EXERCISE 1
Reproduce word for word the part of the political news excerpt between "ON THE AIR —" and "the ad here.", inclusive.
EXERCISE 2
In the political news excerpt, whom did GOP operatives name as a potential candidate to replace Lamar Smith?

DEPARTURE LOUNGE — “Lamar Smith won’t seek reelection to House,” by POLITICO’s Darius Dixon: “Rep. Lamar Smith, the controversial chairman of the House Science Committee, announced Thursday that he will leave Congress when his term ends in 2018. The 16-term Texas Republican is one of the longest-serving members of the state’s congressional delegation, and has often tussled with academics, scientific organizations and government regulators since become Science chairman in 2013. In a letter to constituents, Smith said there were several reasons he is choosing not to seek reelection next year, including that he will complete his term as chairman of the House Science Committee.” Full story.
— Potential replacements for TX-05, TX-21: GOP operatives named former Irving Mayor Beth Van Duyne as a potential candidate to replace Hensarling, and state Sen. Donna Campbell as a potential candidate to replace Smith.
ON THE AIR — NEW THIS MORNING — Freedom Partners backs Laxalt in Nevada with $1 million buy: The Koch Bros.-backed super PAC Freedom Partners Action Fund is up with a $1 million ad buy boosting GOP Attorney General Adam Laxalt in the Nevada governor’s race. “There is someone different working for us every day. An Iraq war veteran,” the narrator says in the ad. “He’s protecting seniors against fraud. Fighting for a good education for every child. And standing up against higher taxes. He’s Adam Laxalt.” Watch the ad here.

SUPPLIED INFORMATION
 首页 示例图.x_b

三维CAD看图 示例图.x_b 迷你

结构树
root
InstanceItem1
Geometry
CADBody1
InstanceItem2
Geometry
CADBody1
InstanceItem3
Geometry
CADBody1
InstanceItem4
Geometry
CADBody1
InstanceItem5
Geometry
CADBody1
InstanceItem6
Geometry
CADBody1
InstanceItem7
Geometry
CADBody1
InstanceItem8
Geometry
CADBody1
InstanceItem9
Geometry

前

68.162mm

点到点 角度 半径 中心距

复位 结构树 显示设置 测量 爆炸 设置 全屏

WORKED SOLUTION 1
ON THE AIR — NEW THIS MORNING — Freedom Partners backs Laxalt in Nevada with $1 million buy: The Koch Bros.-backed super PAC Freedom Partners Action Fund is up with a $1 million ad buy boosting GOP Attorney General Adam Laxalt in the Nevada governor’s race. “There is someone different working for us every day. An Iraq war veteran,” the narrator says in the ad. “He’s protecting seniors against fraud. Fighting for a good education for every child. And standing up against higher taxes. He’s Adam Laxalt.” Watch the ad here.

WORKED SOLUTION 2
State Sen. Donna Campbell.